It was a third straight of day of complaints since Obama said that if he had been able to run again, he would have beaten Trump.
But by afternoon, Trump sounded all mellow when reporters at Mar-a-Lago asked how the transfer of power was going: “Oh, I think very, very smoothly. Very good. You don’t think so?”
He later said Obama had called him and “We had a very nice conversation.” The White House chimed in that the call “was positive and focused on continuing a smooth and effective transition.” See Emily Ngo’s story for Newsday.
Trump also used his morning tweetstorm for more criticism of the U.S. abstention in the UN Security Council vote condemning Israel’s settlement policy, adding: “Stay strong Israel, January 20th is fast approaching!”
In response, Prime Minister Benjamin Netanyahu tweeted: “President-elect Trump, thank you for your warm friendship and your clear-cut support for Israel!”
The take-away: Cloudy prognosis
Trump and the Republicans who control both houses of Congress agree Obamacare has to go. But the ins and outs of the Affordable Care Act and its many moving parts are tangled, which makes taking it apart and figuring out how to replace it exceptionally daunting, writes Newsday’s Dan Janison.
Choices for veterans?
Trump is considering a “public-private option” at the Department of Veterans Affairs that would allow all veterans to choose whether they want to receive care from the VA or from private doctors, a transition official said.
“Some vets love the VA. ... Some vets want to go to the VA,” the official told reporters at Mar-a-Lago. Finding a solution is challenging “because you’ve got all these little kingdoms out there, which is hard,” the official said.
Cardinal Timothy Dolan of New York will be among the clergy leaders performing readings at Trump’s inauguration ceremony on Jan. 20.
Dolan criticized Trump’s stance on immigration during the campaign. In a Washington Post Op-Ed, he recalled times in American history when Catholics were the target of nativist bigotry and wrote that “as a Catholic, I take seriously the Bible’s teaching that we are to welcome the stranger.”
Also on Trump’s list is Rabbi Marvin Hier, head of the Simon Wiesenthal Center, which accused Obama of anti-Semitism Tuesday after the U.S. abstention in the UN Security Council vote denouncing Israel’s settlement policy on the West Bank.
□ □ □ □ □
** REQUIRED TASKS **
- a) List each row below that contains the string "region".
- b) Pick up the news excerpt on Trump's presidential transition and keep writing from its final sentence.

Questions on scene geometry:
□ □ □ □ □
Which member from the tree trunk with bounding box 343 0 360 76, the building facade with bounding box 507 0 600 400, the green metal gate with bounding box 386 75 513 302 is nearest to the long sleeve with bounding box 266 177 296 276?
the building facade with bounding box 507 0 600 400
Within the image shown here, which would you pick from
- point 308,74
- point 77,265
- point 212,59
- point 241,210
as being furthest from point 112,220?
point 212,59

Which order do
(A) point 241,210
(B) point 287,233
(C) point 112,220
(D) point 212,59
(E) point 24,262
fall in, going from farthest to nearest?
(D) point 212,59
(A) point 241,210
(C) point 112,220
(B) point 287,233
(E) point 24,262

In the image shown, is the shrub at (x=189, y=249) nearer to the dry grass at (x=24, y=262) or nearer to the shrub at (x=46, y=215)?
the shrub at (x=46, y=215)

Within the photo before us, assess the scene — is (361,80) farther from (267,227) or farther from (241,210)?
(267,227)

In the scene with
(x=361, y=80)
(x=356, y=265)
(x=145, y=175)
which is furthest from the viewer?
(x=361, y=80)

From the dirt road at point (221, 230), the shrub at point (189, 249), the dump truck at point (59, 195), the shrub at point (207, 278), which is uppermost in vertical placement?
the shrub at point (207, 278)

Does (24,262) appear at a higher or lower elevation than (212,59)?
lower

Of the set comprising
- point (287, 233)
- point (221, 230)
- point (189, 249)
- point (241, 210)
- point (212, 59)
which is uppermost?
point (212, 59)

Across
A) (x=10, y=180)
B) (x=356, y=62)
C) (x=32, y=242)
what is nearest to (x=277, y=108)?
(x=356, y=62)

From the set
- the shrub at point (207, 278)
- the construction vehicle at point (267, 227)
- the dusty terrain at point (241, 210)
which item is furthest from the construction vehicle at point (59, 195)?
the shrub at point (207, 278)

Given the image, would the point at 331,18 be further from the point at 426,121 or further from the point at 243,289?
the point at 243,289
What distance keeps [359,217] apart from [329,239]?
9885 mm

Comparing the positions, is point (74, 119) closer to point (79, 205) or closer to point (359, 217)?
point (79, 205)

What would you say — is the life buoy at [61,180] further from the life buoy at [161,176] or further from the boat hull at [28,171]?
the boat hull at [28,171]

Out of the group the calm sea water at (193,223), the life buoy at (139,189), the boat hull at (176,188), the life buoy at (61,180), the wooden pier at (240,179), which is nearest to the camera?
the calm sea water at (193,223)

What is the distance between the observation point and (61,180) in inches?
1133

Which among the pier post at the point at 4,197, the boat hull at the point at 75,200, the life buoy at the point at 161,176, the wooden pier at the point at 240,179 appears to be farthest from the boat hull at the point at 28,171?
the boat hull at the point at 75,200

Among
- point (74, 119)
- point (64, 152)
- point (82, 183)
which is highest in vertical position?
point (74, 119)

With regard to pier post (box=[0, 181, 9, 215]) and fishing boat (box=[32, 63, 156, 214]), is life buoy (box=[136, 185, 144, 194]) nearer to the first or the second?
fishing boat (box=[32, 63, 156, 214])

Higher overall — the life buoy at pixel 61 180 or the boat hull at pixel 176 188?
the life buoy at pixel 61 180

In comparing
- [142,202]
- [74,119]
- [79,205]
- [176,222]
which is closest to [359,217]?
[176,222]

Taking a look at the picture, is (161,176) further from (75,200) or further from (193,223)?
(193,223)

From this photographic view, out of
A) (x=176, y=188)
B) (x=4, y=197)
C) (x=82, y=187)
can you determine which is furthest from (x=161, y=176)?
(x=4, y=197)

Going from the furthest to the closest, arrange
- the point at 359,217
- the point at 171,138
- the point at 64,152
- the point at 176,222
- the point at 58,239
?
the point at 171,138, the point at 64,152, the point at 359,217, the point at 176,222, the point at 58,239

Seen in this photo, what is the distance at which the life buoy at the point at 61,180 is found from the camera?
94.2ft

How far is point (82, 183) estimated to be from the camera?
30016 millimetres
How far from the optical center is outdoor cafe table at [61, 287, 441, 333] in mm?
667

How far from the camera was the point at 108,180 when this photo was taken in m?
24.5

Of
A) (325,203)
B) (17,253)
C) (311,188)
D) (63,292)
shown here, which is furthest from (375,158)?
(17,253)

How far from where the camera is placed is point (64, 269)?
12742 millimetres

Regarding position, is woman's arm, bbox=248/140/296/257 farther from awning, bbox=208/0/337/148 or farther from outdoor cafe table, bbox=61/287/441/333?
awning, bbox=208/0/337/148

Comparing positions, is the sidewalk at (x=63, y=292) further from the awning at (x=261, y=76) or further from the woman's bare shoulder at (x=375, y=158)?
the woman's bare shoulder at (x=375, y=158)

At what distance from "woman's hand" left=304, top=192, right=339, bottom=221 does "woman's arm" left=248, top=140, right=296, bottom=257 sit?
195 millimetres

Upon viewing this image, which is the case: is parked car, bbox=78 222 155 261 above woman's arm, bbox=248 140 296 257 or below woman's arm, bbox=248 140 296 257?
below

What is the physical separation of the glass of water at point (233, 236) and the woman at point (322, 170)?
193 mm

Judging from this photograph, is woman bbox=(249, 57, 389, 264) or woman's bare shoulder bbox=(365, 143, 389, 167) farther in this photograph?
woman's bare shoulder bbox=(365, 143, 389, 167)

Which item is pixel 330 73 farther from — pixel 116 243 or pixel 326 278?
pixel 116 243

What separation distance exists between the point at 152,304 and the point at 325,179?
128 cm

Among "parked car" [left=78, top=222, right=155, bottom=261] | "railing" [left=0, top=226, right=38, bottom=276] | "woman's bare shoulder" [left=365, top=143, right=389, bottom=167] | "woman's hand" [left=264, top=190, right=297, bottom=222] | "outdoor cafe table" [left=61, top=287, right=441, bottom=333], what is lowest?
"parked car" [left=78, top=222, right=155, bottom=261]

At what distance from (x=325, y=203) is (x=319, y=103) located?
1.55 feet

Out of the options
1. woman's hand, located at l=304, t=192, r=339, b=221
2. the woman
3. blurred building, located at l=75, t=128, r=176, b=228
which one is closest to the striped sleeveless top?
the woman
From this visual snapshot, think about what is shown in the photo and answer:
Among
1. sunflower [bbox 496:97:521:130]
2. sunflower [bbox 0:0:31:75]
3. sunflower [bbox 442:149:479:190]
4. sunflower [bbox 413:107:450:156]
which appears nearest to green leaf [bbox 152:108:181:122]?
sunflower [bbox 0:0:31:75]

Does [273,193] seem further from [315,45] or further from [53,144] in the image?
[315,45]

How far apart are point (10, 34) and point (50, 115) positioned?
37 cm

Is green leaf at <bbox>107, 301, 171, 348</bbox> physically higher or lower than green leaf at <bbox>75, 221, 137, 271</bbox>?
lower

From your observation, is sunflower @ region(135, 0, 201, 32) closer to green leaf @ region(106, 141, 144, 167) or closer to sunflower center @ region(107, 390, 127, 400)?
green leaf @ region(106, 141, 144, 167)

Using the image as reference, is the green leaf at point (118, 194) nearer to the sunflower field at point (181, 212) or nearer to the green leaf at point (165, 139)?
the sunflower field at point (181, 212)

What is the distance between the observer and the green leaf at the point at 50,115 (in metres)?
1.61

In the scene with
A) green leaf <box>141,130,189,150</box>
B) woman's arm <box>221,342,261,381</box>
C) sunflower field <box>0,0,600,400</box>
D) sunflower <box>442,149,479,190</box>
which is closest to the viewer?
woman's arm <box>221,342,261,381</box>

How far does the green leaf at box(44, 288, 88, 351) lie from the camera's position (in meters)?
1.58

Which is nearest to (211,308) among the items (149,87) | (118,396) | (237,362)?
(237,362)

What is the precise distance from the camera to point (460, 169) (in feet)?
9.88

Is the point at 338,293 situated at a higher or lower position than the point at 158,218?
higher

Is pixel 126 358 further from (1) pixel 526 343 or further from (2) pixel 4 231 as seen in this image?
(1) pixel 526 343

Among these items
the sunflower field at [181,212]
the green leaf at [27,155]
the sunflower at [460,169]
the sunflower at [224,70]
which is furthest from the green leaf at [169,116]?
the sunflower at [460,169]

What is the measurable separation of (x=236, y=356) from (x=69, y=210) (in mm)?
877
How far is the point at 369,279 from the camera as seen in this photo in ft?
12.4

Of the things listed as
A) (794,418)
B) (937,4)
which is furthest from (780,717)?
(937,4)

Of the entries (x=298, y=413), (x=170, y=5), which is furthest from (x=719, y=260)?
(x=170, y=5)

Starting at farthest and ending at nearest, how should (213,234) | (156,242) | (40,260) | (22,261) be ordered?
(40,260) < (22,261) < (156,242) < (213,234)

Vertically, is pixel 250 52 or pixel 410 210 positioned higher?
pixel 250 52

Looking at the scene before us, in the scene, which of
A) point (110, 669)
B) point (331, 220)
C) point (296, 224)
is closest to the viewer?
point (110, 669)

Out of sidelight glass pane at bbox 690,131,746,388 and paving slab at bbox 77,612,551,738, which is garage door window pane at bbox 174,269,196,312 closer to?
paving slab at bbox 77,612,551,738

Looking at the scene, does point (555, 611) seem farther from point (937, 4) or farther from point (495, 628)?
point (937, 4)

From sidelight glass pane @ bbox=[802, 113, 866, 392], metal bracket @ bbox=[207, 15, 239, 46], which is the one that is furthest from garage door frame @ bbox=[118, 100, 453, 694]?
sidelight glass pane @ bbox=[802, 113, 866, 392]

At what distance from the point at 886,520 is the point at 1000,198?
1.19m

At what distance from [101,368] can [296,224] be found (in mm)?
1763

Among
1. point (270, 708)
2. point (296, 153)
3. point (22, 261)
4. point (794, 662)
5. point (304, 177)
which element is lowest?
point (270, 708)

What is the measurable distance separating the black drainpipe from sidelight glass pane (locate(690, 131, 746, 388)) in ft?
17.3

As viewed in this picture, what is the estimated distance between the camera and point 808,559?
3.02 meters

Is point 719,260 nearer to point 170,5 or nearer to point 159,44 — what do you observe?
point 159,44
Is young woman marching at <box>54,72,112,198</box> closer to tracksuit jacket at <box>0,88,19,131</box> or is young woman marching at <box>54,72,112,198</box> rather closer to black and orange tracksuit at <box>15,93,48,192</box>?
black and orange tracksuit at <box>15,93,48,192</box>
□ □ □ □ □
** RESPONSES IN ORDER **
- a)
From your observation, is sunflower @ region(135, 0, 201, 32) closer to green leaf @ region(106, 141, 144, 167) or closer to sunflower center @ region(107, 390, 127, 400)?
green leaf @ region(106, 141, 144, 167)

- b)
Payback is coming
The Obama administration is preparing to announce, either Thursday or Friday, a series of retaliatory measures against Russia for trying to influence the U.S. election through cyberhacking, CNN reported.
Trump, who has repeatedly voiced skepticism about the Russian hacking, was asked Wednesday night about calls on Capitol Hill for retaliation against the Russians: “I think we ought to get on with our lives,” he said, and also observed: “I think computers have complicated our lives very greatly.”
What else is happening
- Trump came in second on Gallup’s annual list of the men Americans most admire. Obama was first.
- Trump said he had been informed that Sprint will bring 5,000 jobs back to the United States from overseas, while another company, OneWeb, will add 3,000 jobs. Statements from the companies made it clear the plans had been previously announced.
- Ivanka Trump’s fashion line will continue to rely on foreign manufacturers because her company decided it is too costly and impractical to make the products in the United States, The New York Times reported.
- Entrepreneurs in China have registered the name Trump as trademarks for such products as condoms, toilets, pesticide and paint, and they don’t have to pay Trump for its use, The Washington Post reports. Donald Trump has lodged 126 trademark applications of his own.
- The NYPD and Secret Service worked out a security plan to reopen West 56th Street between Fifth and Sixth avenues to traffic. The block alongside Trump Tower had been closed since Trump won the election.
- Mayor Bill de Blasio’s office and Trump’s team traded snarky tweets over New York City’s security costs for the president-elect.